State how many lines in the records below contain the string "dark", treating uppercase and lowercase as different, and reply with the number alone.

______________________________

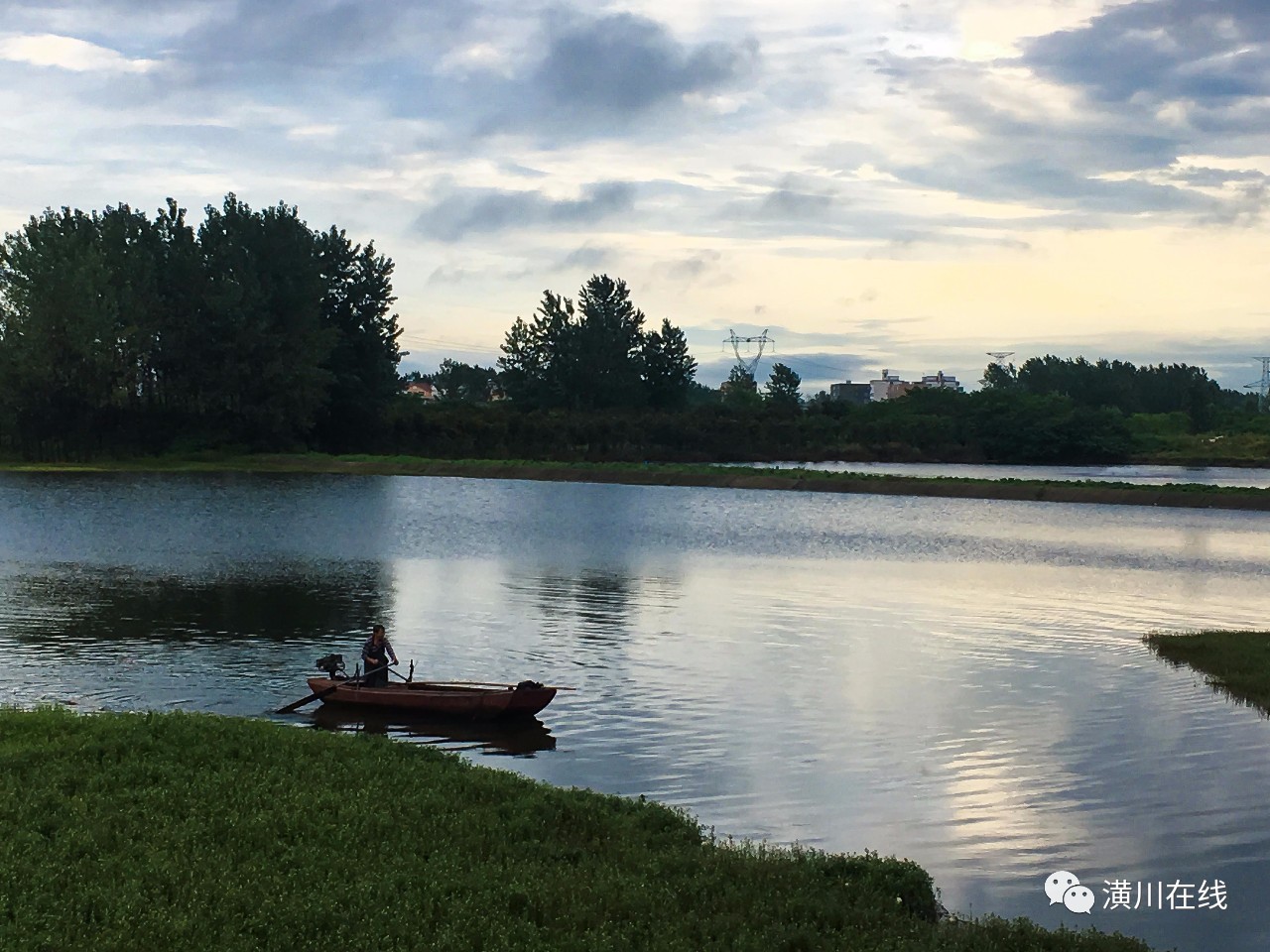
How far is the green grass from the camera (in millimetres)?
26812

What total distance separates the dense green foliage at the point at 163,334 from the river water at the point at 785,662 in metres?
46.3

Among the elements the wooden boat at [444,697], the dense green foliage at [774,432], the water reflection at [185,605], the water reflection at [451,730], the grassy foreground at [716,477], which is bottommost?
the water reflection at [451,730]

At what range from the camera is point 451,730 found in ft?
73.3

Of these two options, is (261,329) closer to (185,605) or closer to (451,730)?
(185,605)

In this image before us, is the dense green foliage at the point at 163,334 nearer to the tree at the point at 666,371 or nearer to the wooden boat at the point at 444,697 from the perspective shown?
the tree at the point at 666,371

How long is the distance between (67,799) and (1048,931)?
33.0ft

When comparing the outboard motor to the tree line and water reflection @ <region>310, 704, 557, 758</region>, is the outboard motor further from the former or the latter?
the tree line

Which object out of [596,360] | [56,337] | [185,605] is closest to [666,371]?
[596,360]

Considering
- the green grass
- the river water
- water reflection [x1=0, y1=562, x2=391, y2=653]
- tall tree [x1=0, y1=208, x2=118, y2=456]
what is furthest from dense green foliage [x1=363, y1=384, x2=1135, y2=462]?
the green grass

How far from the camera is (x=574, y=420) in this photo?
146250 millimetres

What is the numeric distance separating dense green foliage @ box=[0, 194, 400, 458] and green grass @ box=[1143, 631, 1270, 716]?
93901 mm

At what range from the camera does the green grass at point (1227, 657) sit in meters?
26.8

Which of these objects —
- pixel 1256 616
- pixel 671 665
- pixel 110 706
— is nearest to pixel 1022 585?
pixel 1256 616

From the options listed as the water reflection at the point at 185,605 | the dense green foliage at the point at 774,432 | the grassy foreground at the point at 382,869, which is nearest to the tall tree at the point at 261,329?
the dense green foliage at the point at 774,432
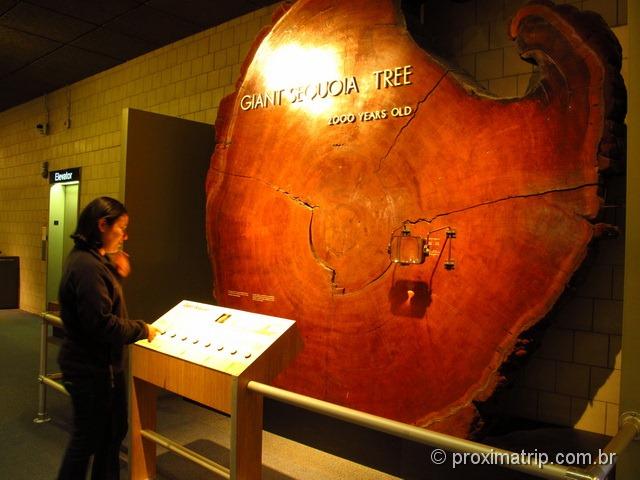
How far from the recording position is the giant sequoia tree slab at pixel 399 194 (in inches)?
74.5

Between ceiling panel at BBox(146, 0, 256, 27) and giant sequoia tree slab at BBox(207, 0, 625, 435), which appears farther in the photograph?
ceiling panel at BBox(146, 0, 256, 27)

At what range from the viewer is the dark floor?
7.23 feet

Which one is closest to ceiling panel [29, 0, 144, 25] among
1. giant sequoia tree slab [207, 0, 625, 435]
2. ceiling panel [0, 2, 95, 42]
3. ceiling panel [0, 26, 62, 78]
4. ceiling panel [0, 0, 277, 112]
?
ceiling panel [0, 0, 277, 112]

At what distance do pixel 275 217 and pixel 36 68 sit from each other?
14.1ft

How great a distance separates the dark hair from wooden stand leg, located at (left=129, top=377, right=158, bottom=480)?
2.25 ft

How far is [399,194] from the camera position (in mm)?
2309

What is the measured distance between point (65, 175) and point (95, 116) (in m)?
0.85

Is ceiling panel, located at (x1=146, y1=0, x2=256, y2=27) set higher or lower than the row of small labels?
higher

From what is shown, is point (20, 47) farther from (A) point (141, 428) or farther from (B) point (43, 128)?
(A) point (141, 428)

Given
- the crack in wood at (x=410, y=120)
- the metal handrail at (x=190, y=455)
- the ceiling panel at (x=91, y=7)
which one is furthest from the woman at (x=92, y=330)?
the ceiling panel at (x=91, y=7)

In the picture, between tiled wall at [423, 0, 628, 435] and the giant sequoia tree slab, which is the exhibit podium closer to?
the giant sequoia tree slab

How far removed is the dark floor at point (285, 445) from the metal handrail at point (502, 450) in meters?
0.87

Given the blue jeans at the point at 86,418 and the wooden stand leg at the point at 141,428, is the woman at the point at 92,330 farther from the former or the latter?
the wooden stand leg at the point at 141,428

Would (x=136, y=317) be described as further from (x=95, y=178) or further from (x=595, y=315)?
(x=95, y=178)
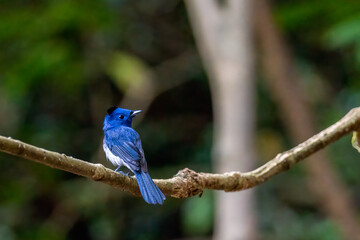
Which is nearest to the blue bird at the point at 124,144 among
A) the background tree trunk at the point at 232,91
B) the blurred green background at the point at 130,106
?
the background tree trunk at the point at 232,91

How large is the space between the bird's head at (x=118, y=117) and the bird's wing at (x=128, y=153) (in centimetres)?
15

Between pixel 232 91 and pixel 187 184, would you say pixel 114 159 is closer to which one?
pixel 187 184

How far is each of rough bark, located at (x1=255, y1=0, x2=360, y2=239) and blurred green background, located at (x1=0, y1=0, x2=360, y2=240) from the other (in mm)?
331

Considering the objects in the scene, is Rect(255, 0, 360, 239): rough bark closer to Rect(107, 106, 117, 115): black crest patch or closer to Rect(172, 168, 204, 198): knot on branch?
Rect(107, 106, 117, 115): black crest patch

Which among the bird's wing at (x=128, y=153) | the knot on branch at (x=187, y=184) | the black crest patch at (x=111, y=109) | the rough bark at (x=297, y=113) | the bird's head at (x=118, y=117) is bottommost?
the knot on branch at (x=187, y=184)

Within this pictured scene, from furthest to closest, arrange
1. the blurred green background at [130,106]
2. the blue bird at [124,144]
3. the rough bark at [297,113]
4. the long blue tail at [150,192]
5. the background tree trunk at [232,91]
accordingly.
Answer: the blurred green background at [130,106], the rough bark at [297,113], the background tree trunk at [232,91], the blue bird at [124,144], the long blue tail at [150,192]

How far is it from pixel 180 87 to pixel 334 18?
3435mm

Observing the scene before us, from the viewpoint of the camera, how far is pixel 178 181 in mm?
2180

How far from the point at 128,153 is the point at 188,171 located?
381 mm

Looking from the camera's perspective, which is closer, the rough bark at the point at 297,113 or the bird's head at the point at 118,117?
the bird's head at the point at 118,117

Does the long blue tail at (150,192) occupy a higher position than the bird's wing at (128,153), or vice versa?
the bird's wing at (128,153)

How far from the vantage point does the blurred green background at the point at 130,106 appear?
284 inches

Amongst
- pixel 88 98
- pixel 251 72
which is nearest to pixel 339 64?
pixel 251 72

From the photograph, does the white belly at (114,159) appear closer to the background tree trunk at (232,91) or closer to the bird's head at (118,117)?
the bird's head at (118,117)
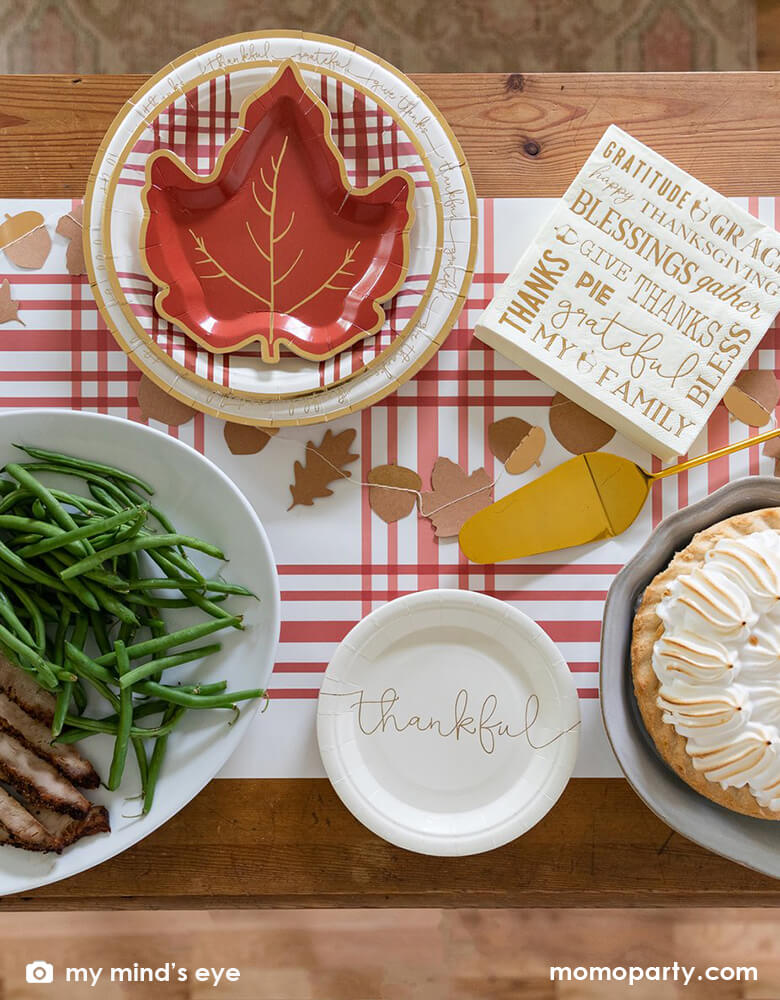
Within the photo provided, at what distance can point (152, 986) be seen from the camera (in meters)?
1.44

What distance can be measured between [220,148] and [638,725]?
869mm

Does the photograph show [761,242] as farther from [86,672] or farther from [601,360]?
[86,672]

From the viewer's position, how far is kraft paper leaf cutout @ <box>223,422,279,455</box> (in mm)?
1110

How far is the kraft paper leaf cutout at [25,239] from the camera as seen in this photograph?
110 cm

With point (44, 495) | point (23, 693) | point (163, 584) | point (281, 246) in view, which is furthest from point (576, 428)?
point (23, 693)

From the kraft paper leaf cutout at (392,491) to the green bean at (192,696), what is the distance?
0.28 meters

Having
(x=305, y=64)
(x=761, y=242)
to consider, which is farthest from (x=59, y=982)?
(x=761, y=242)

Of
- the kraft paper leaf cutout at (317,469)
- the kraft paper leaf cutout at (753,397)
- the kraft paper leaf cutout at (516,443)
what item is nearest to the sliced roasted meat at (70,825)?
the kraft paper leaf cutout at (317,469)

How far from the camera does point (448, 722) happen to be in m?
1.10

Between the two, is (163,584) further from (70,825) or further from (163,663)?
(70,825)

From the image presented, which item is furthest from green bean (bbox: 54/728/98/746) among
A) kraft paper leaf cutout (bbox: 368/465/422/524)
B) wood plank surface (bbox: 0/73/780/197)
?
wood plank surface (bbox: 0/73/780/197)

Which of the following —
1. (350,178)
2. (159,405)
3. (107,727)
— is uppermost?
(350,178)

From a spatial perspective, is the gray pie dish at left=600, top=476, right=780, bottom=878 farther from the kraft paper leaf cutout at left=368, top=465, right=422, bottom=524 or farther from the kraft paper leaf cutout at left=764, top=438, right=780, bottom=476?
the kraft paper leaf cutout at left=368, top=465, right=422, bottom=524

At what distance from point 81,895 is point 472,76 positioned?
1179 mm
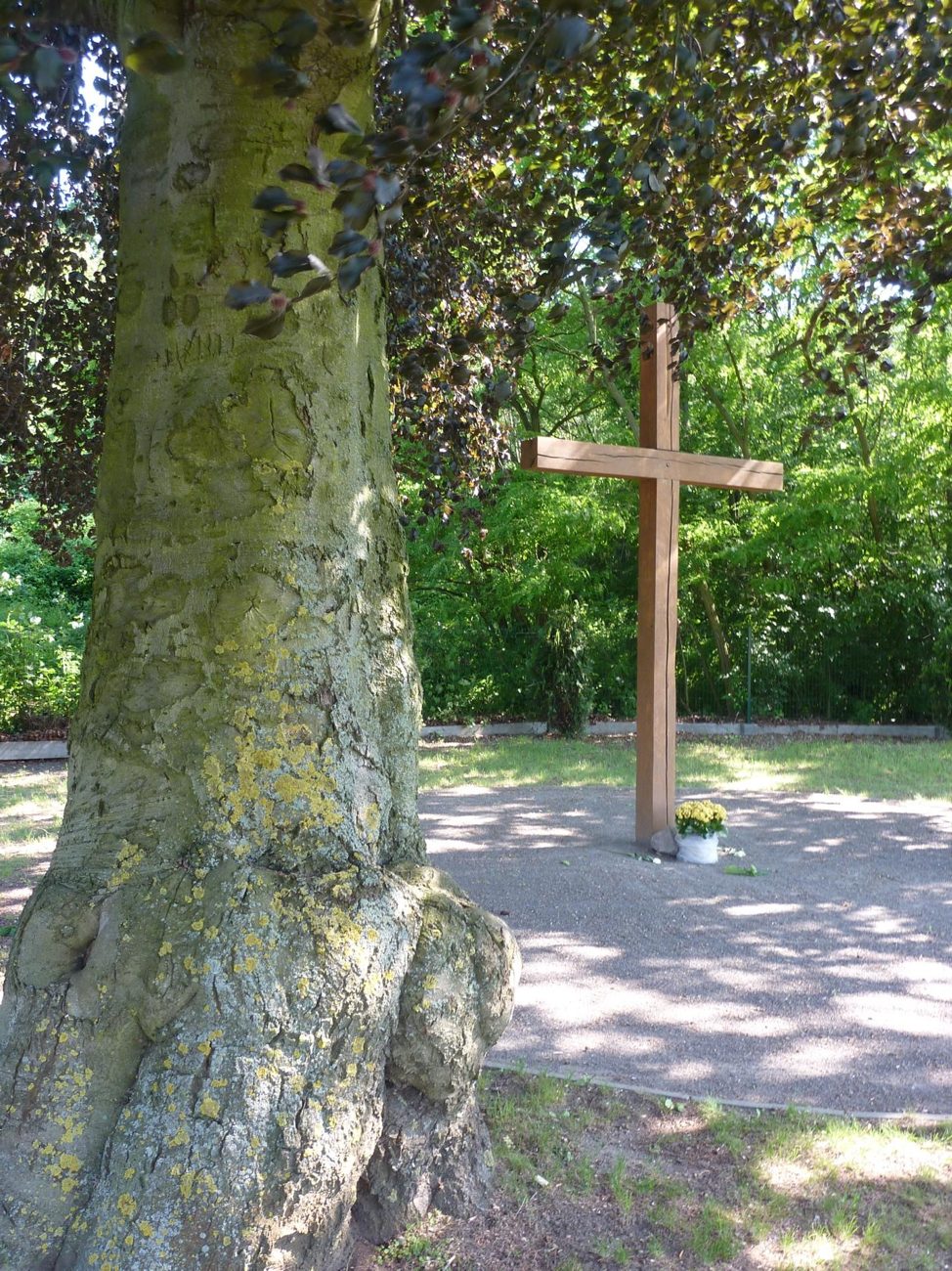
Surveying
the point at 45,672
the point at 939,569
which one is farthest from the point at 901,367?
the point at 45,672

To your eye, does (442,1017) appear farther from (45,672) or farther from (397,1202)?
(45,672)

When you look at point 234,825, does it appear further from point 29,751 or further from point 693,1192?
point 29,751

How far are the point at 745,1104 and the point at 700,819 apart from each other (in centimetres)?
388

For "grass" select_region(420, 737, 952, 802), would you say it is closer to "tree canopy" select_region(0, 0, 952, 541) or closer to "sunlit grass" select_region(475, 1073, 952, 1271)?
"tree canopy" select_region(0, 0, 952, 541)

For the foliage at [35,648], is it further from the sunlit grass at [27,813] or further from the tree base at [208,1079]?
the tree base at [208,1079]

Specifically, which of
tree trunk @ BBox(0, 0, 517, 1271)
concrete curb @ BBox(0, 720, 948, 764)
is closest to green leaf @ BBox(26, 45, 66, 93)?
tree trunk @ BBox(0, 0, 517, 1271)

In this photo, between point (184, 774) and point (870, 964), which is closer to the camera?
point (184, 774)

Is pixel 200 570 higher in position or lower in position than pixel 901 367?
lower

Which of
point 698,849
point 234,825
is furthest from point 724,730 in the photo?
point 234,825

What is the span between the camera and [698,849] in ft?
24.8

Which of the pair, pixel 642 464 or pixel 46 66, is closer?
pixel 46 66

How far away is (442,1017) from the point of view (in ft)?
8.47

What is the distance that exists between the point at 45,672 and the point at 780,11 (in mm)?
14080

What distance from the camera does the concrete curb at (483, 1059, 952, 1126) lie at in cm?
358
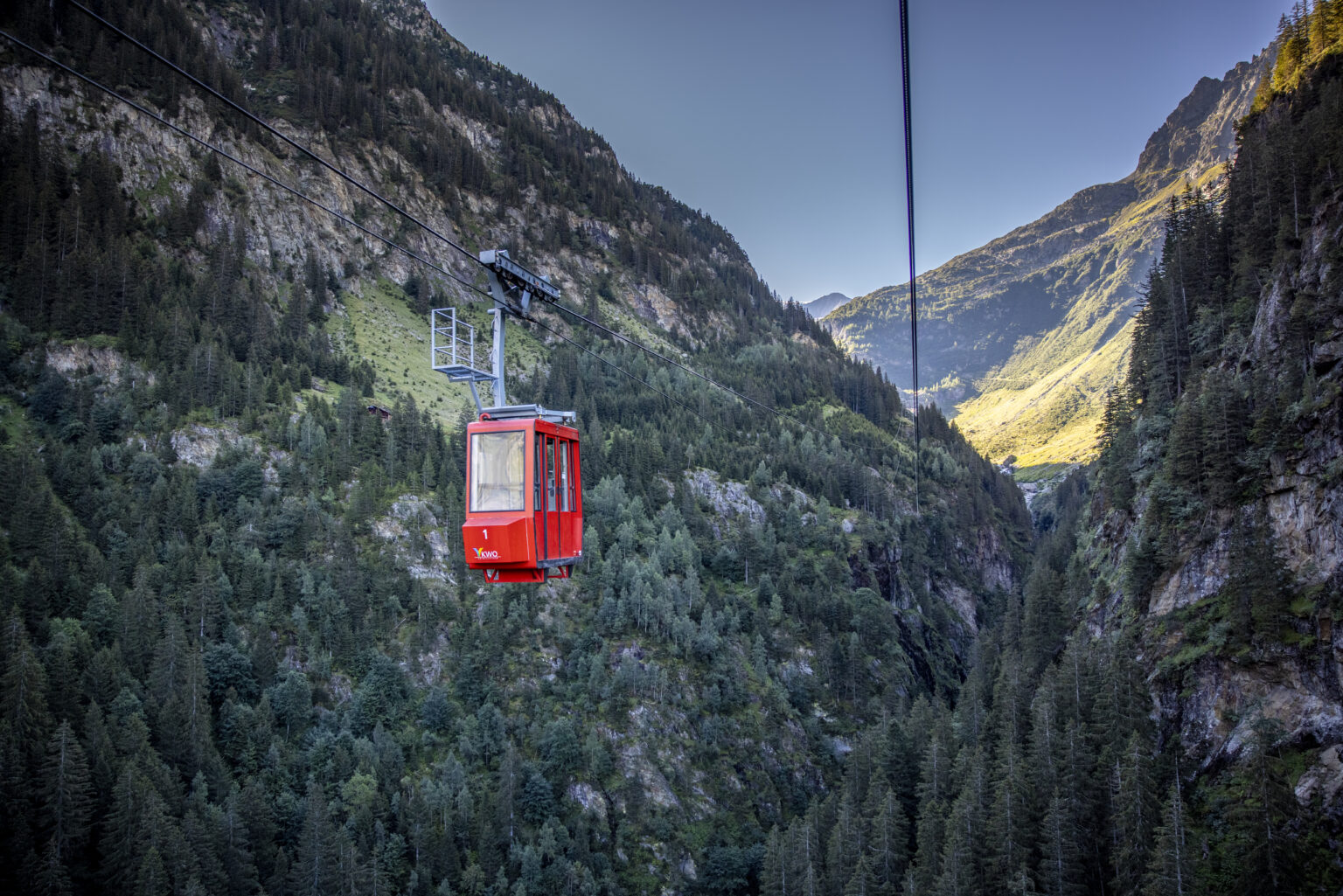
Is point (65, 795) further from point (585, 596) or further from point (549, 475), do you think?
point (549, 475)

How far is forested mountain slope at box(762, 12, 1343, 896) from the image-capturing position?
115 feet

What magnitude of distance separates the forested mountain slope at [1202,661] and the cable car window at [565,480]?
1274 inches

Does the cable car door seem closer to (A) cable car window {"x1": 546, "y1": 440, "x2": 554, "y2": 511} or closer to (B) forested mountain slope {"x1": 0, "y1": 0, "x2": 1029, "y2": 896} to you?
(A) cable car window {"x1": 546, "y1": 440, "x2": 554, "y2": 511}

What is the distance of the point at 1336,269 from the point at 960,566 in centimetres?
11555

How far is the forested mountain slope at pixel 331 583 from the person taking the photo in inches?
2437

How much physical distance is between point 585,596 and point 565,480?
75.2 metres

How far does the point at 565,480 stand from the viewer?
23.2 m

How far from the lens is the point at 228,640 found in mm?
72438

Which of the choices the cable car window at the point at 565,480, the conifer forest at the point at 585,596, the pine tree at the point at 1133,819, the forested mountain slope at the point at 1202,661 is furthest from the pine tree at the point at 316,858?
the pine tree at the point at 1133,819

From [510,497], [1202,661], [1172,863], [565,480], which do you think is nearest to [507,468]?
[510,497]

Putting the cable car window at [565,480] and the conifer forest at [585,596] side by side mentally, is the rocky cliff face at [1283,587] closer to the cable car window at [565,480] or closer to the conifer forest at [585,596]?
the conifer forest at [585,596]

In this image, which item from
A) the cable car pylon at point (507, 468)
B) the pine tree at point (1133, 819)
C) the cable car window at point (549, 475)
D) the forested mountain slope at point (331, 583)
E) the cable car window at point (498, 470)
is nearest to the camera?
the cable car pylon at point (507, 468)

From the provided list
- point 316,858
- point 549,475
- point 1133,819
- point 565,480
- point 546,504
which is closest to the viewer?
point 546,504

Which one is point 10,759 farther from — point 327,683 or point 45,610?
point 327,683
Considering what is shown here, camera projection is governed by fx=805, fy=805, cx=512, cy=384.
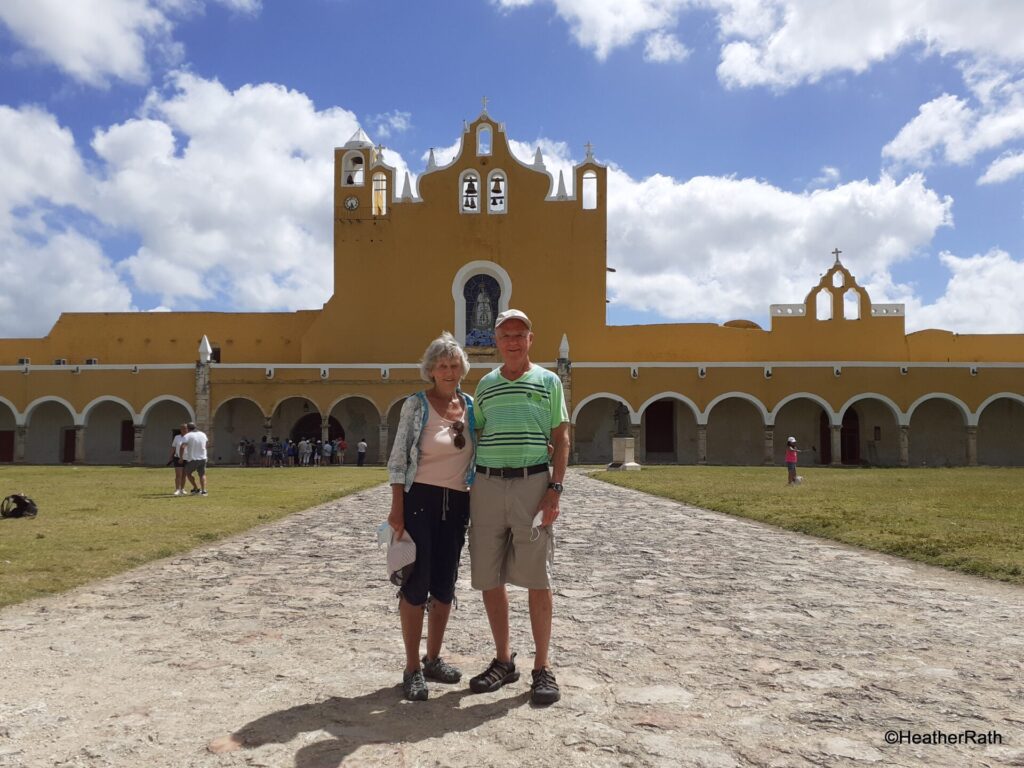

______________________________

Worked answer: 3